To end on a higher note, Claire is now regularly attending church again and is a member of the CU. To the best of my knowledge she's also no longer in that particular relationship. However, hers is a story which is by no means unusual in this modern day.
The parable of the prodigal son tells us of an interestingly paralel story. We see the son goes to his father, and demands his inheritance - in other words he states that he wishes his father was dead! As I'm sure some of the more alert amongst you have noticed, this was a rather diret breaking of the 5th commandment - a fact which would not be lost on the Pharises to whom the Lord was speaking. The son set off to squander his money on wild living - he made money his god, breaking the first two commandments and quite likely the tenth. When he was done, his friends deserted him and he was left poor and hungry, living with pigs - animals concidered by Jewish law to be unclean. He'd hit rock bottom, well and truly.
So how does his father react to this? He waits for the son to come to his senses and return to him! And when he does, he's forgiven entirely for his transgresions and reinstated. His father holds no grudges, his son was lost and is now found, was dead to him and is alive again.
Let me repeat that: He waits for his son to come to his senses and return to him. And when he does, he forgives him entirely for his transgressions and reinstates him as his son and heir. He holds no grudges: his son was lost and now is found, was dead to him and is alive again. He waits for him to come to his senses. He doesn't care what his son did, what matters is that he realises he was mistaken.

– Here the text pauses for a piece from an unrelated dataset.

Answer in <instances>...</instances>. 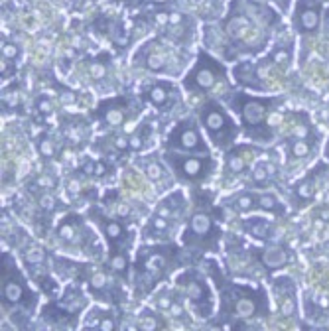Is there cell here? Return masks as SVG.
Instances as JSON below:
<instances>
[{"mask_svg": "<svg viewBox=\"0 0 329 331\" xmlns=\"http://www.w3.org/2000/svg\"><path fill=\"white\" fill-rule=\"evenodd\" d=\"M201 123L217 146L231 144V140L236 132L235 125L231 123V118L223 112V109H219L215 105H209L201 110Z\"/></svg>", "mask_w": 329, "mask_h": 331, "instance_id": "cell-1", "label": "cell"}, {"mask_svg": "<svg viewBox=\"0 0 329 331\" xmlns=\"http://www.w3.org/2000/svg\"><path fill=\"white\" fill-rule=\"evenodd\" d=\"M177 286L182 288L184 296L193 304V310L205 317L207 312H211V294H209L205 282L197 276V274H191V272H186L177 278Z\"/></svg>", "mask_w": 329, "mask_h": 331, "instance_id": "cell-2", "label": "cell"}, {"mask_svg": "<svg viewBox=\"0 0 329 331\" xmlns=\"http://www.w3.org/2000/svg\"><path fill=\"white\" fill-rule=\"evenodd\" d=\"M168 162L173 166L175 175L186 182H199L211 170V160L199 156H168Z\"/></svg>", "mask_w": 329, "mask_h": 331, "instance_id": "cell-3", "label": "cell"}, {"mask_svg": "<svg viewBox=\"0 0 329 331\" xmlns=\"http://www.w3.org/2000/svg\"><path fill=\"white\" fill-rule=\"evenodd\" d=\"M168 144L177 148V150H189V152H205L207 150V146L203 144V138H201V134L193 123L177 125L173 128V132L170 134Z\"/></svg>", "mask_w": 329, "mask_h": 331, "instance_id": "cell-4", "label": "cell"}, {"mask_svg": "<svg viewBox=\"0 0 329 331\" xmlns=\"http://www.w3.org/2000/svg\"><path fill=\"white\" fill-rule=\"evenodd\" d=\"M2 304L6 306H16L24 302L26 298V284L18 280V274L10 268V258L6 256V262L2 258Z\"/></svg>", "mask_w": 329, "mask_h": 331, "instance_id": "cell-5", "label": "cell"}, {"mask_svg": "<svg viewBox=\"0 0 329 331\" xmlns=\"http://www.w3.org/2000/svg\"><path fill=\"white\" fill-rule=\"evenodd\" d=\"M213 235H217L215 227H213V219L211 215L207 213H195L188 225V231H186V240L188 243H207L209 238Z\"/></svg>", "mask_w": 329, "mask_h": 331, "instance_id": "cell-6", "label": "cell"}, {"mask_svg": "<svg viewBox=\"0 0 329 331\" xmlns=\"http://www.w3.org/2000/svg\"><path fill=\"white\" fill-rule=\"evenodd\" d=\"M233 314L235 317H243V319H249V317H254V314L258 312V302H254V296L249 294L247 290L241 292L236 290L233 292Z\"/></svg>", "mask_w": 329, "mask_h": 331, "instance_id": "cell-7", "label": "cell"}, {"mask_svg": "<svg viewBox=\"0 0 329 331\" xmlns=\"http://www.w3.org/2000/svg\"><path fill=\"white\" fill-rule=\"evenodd\" d=\"M191 79H193V85L199 87V89H209L213 83H215V71L211 65H207L205 62L199 63V67L191 73Z\"/></svg>", "mask_w": 329, "mask_h": 331, "instance_id": "cell-8", "label": "cell"}, {"mask_svg": "<svg viewBox=\"0 0 329 331\" xmlns=\"http://www.w3.org/2000/svg\"><path fill=\"white\" fill-rule=\"evenodd\" d=\"M264 114H266V109H264V105L258 103V101H249V103H245V107H243L245 123L251 125V126H258V125L262 123Z\"/></svg>", "mask_w": 329, "mask_h": 331, "instance_id": "cell-9", "label": "cell"}, {"mask_svg": "<svg viewBox=\"0 0 329 331\" xmlns=\"http://www.w3.org/2000/svg\"><path fill=\"white\" fill-rule=\"evenodd\" d=\"M97 223H101L103 233H105V236H107L109 240H114V243H116V240H123V238H125V227H123V223L118 221V219L99 217Z\"/></svg>", "mask_w": 329, "mask_h": 331, "instance_id": "cell-10", "label": "cell"}, {"mask_svg": "<svg viewBox=\"0 0 329 331\" xmlns=\"http://www.w3.org/2000/svg\"><path fill=\"white\" fill-rule=\"evenodd\" d=\"M156 252H158V251H156ZM156 252H150V254L144 258L142 270H144L148 276H156V274H160L162 268L166 266V254L162 252V256H160V254H156Z\"/></svg>", "mask_w": 329, "mask_h": 331, "instance_id": "cell-11", "label": "cell"}, {"mask_svg": "<svg viewBox=\"0 0 329 331\" xmlns=\"http://www.w3.org/2000/svg\"><path fill=\"white\" fill-rule=\"evenodd\" d=\"M319 10L317 8H308V10H302L300 14H298V24H300L302 30H306V32H312V30H315L319 26Z\"/></svg>", "mask_w": 329, "mask_h": 331, "instance_id": "cell-12", "label": "cell"}, {"mask_svg": "<svg viewBox=\"0 0 329 331\" xmlns=\"http://www.w3.org/2000/svg\"><path fill=\"white\" fill-rule=\"evenodd\" d=\"M286 260H288V252H286L284 249H280V247L268 249V251L264 252V264L270 266V268L282 266V264H286Z\"/></svg>", "mask_w": 329, "mask_h": 331, "instance_id": "cell-13", "label": "cell"}, {"mask_svg": "<svg viewBox=\"0 0 329 331\" xmlns=\"http://www.w3.org/2000/svg\"><path fill=\"white\" fill-rule=\"evenodd\" d=\"M99 314H101V317H95V314H93L91 315L93 319H89L85 325L87 327H99V329H114L116 327V319L112 314H109V312H99Z\"/></svg>", "mask_w": 329, "mask_h": 331, "instance_id": "cell-14", "label": "cell"}, {"mask_svg": "<svg viewBox=\"0 0 329 331\" xmlns=\"http://www.w3.org/2000/svg\"><path fill=\"white\" fill-rule=\"evenodd\" d=\"M144 173H146V177H150L152 182H162V179L166 177L164 166L160 162H156V160H148L144 164Z\"/></svg>", "mask_w": 329, "mask_h": 331, "instance_id": "cell-15", "label": "cell"}, {"mask_svg": "<svg viewBox=\"0 0 329 331\" xmlns=\"http://www.w3.org/2000/svg\"><path fill=\"white\" fill-rule=\"evenodd\" d=\"M125 109L123 107H110L105 110V120L109 126H121L125 123Z\"/></svg>", "mask_w": 329, "mask_h": 331, "instance_id": "cell-16", "label": "cell"}, {"mask_svg": "<svg viewBox=\"0 0 329 331\" xmlns=\"http://www.w3.org/2000/svg\"><path fill=\"white\" fill-rule=\"evenodd\" d=\"M110 270L121 276H126L128 272V258L123 254V252H112L110 256Z\"/></svg>", "mask_w": 329, "mask_h": 331, "instance_id": "cell-17", "label": "cell"}, {"mask_svg": "<svg viewBox=\"0 0 329 331\" xmlns=\"http://www.w3.org/2000/svg\"><path fill=\"white\" fill-rule=\"evenodd\" d=\"M136 327L150 331V329H158V327H162V321H160L152 312H142V314L138 315V323H136Z\"/></svg>", "mask_w": 329, "mask_h": 331, "instance_id": "cell-18", "label": "cell"}, {"mask_svg": "<svg viewBox=\"0 0 329 331\" xmlns=\"http://www.w3.org/2000/svg\"><path fill=\"white\" fill-rule=\"evenodd\" d=\"M249 233L258 238L268 236V223L264 219H249Z\"/></svg>", "mask_w": 329, "mask_h": 331, "instance_id": "cell-19", "label": "cell"}, {"mask_svg": "<svg viewBox=\"0 0 329 331\" xmlns=\"http://www.w3.org/2000/svg\"><path fill=\"white\" fill-rule=\"evenodd\" d=\"M231 203H233V207H235V209H238V211H249V209H252V207L256 205V197L243 193V195L233 197V201H231Z\"/></svg>", "mask_w": 329, "mask_h": 331, "instance_id": "cell-20", "label": "cell"}, {"mask_svg": "<svg viewBox=\"0 0 329 331\" xmlns=\"http://www.w3.org/2000/svg\"><path fill=\"white\" fill-rule=\"evenodd\" d=\"M164 63H166V59H164L162 53H148L144 65H146L148 69H152V71H160V69L164 67Z\"/></svg>", "mask_w": 329, "mask_h": 331, "instance_id": "cell-21", "label": "cell"}, {"mask_svg": "<svg viewBox=\"0 0 329 331\" xmlns=\"http://www.w3.org/2000/svg\"><path fill=\"white\" fill-rule=\"evenodd\" d=\"M38 148H40V154L44 158H51L55 154V144H53V140L49 136H42L40 142H38Z\"/></svg>", "mask_w": 329, "mask_h": 331, "instance_id": "cell-22", "label": "cell"}, {"mask_svg": "<svg viewBox=\"0 0 329 331\" xmlns=\"http://www.w3.org/2000/svg\"><path fill=\"white\" fill-rule=\"evenodd\" d=\"M148 97H150V101H152L154 105H160V107H162V105L168 101V91H166V87L158 85V87L150 89V93H148Z\"/></svg>", "mask_w": 329, "mask_h": 331, "instance_id": "cell-23", "label": "cell"}, {"mask_svg": "<svg viewBox=\"0 0 329 331\" xmlns=\"http://www.w3.org/2000/svg\"><path fill=\"white\" fill-rule=\"evenodd\" d=\"M256 205L266 209V211H274V209H278V199L274 195H260L256 197Z\"/></svg>", "mask_w": 329, "mask_h": 331, "instance_id": "cell-24", "label": "cell"}, {"mask_svg": "<svg viewBox=\"0 0 329 331\" xmlns=\"http://www.w3.org/2000/svg\"><path fill=\"white\" fill-rule=\"evenodd\" d=\"M20 55V47L12 42H2V57L6 59V62H10V59H16Z\"/></svg>", "mask_w": 329, "mask_h": 331, "instance_id": "cell-25", "label": "cell"}, {"mask_svg": "<svg viewBox=\"0 0 329 331\" xmlns=\"http://www.w3.org/2000/svg\"><path fill=\"white\" fill-rule=\"evenodd\" d=\"M308 152H310V144L306 140H296L292 144V154L296 158H304V156H308Z\"/></svg>", "mask_w": 329, "mask_h": 331, "instance_id": "cell-26", "label": "cell"}, {"mask_svg": "<svg viewBox=\"0 0 329 331\" xmlns=\"http://www.w3.org/2000/svg\"><path fill=\"white\" fill-rule=\"evenodd\" d=\"M89 73H91L93 79H103L105 73H107V65L105 63H99V62L89 63Z\"/></svg>", "mask_w": 329, "mask_h": 331, "instance_id": "cell-27", "label": "cell"}, {"mask_svg": "<svg viewBox=\"0 0 329 331\" xmlns=\"http://www.w3.org/2000/svg\"><path fill=\"white\" fill-rule=\"evenodd\" d=\"M298 195H300L302 199H310L313 195V184H312V179H308V182H302L300 186H298Z\"/></svg>", "mask_w": 329, "mask_h": 331, "instance_id": "cell-28", "label": "cell"}, {"mask_svg": "<svg viewBox=\"0 0 329 331\" xmlns=\"http://www.w3.org/2000/svg\"><path fill=\"white\" fill-rule=\"evenodd\" d=\"M146 134H148V128L142 126L140 132H136V134L130 138V148H132V150H140V148H142V142H144V138H146Z\"/></svg>", "mask_w": 329, "mask_h": 331, "instance_id": "cell-29", "label": "cell"}, {"mask_svg": "<svg viewBox=\"0 0 329 331\" xmlns=\"http://www.w3.org/2000/svg\"><path fill=\"white\" fill-rule=\"evenodd\" d=\"M156 304H158V308H160V310H164V312H166V310H170V308L173 306V299L170 298V294H168V292H162V294L158 296V302H156Z\"/></svg>", "mask_w": 329, "mask_h": 331, "instance_id": "cell-30", "label": "cell"}, {"mask_svg": "<svg viewBox=\"0 0 329 331\" xmlns=\"http://www.w3.org/2000/svg\"><path fill=\"white\" fill-rule=\"evenodd\" d=\"M252 177H254L256 184H264L266 179H268V173H266V170H264L262 166H256L254 172H252Z\"/></svg>", "mask_w": 329, "mask_h": 331, "instance_id": "cell-31", "label": "cell"}, {"mask_svg": "<svg viewBox=\"0 0 329 331\" xmlns=\"http://www.w3.org/2000/svg\"><path fill=\"white\" fill-rule=\"evenodd\" d=\"M2 105H6V107H16V105H18V95L12 93V91H6V93L2 95Z\"/></svg>", "mask_w": 329, "mask_h": 331, "instance_id": "cell-32", "label": "cell"}, {"mask_svg": "<svg viewBox=\"0 0 329 331\" xmlns=\"http://www.w3.org/2000/svg\"><path fill=\"white\" fill-rule=\"evenodd\" d=\"M38 110H40L42 114H49V112H51V101L40 99V101H38Z\"/></svg>", "mask_w": 329, "mask_h": 331, "instance_id": "cell-33", "label": "cell"}, {"mask_svg": "<svg viewBox=\"0 0 329 331\" xmlns=\"http://www.w3.org/2000/svg\"><path fill=\"white\" fill-rule=\"evenodd\" d=\"M170 22H172V24H177V22H182V16H179V14H172Z\"/></svg>", "mask_w": 329, "mask_h": 331, "instance_id": "cell-34", "label": "cell"}, {"mask_svg": "<svg viewBox=\"0 0 329 331\" xmlns=\"http://www.w3.org/2000/svg\"><path fill=\"white\" fill-rule=\"evenodd\" d=\"M319 217H321L323 221H327V219H329V209H323V211H319Z\"/></svg>", "mask_w": 329, "mask_h": 331, "instance_id": "cell-35", "label": "cell"}]
</instances>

The parable of the lost sheep has an interesting difference: the shepherd doesn't wait for the sheep to come to its senses and return, oh no. He goes and he looks for it. This is where I start complicating things, so bear with me. The Lord both reaches out to the lost and actively sets out to find them, and at the same time waits patiently, knowing they'll come to their senses and return. This isn't a contradiction in the slightest. the doctrine of iresistable grace states, quite rightly, that while we are bound to sin and totally incapable of turning from it of our own free will, for those of us that God calls it is impossible to resist. God looks for the lost, and they turn to him. He wills that they be saved, and it is so. As such, God knows that those whom he elects will come to their senses, and for them he waits. And it is through God's great grace alone that we are saved. If the shepherd chose to wait with the 99 sheep on the hill rather than search for the one lost sheep, then surely that sheep would have no chance. If the father had chosen, he could have forgotten about his son, refused to acknowledge him on his return. But she shepherd went to look for the stray, and the father waited patiently for his son to come to his senses. This is what God's love for humanity means.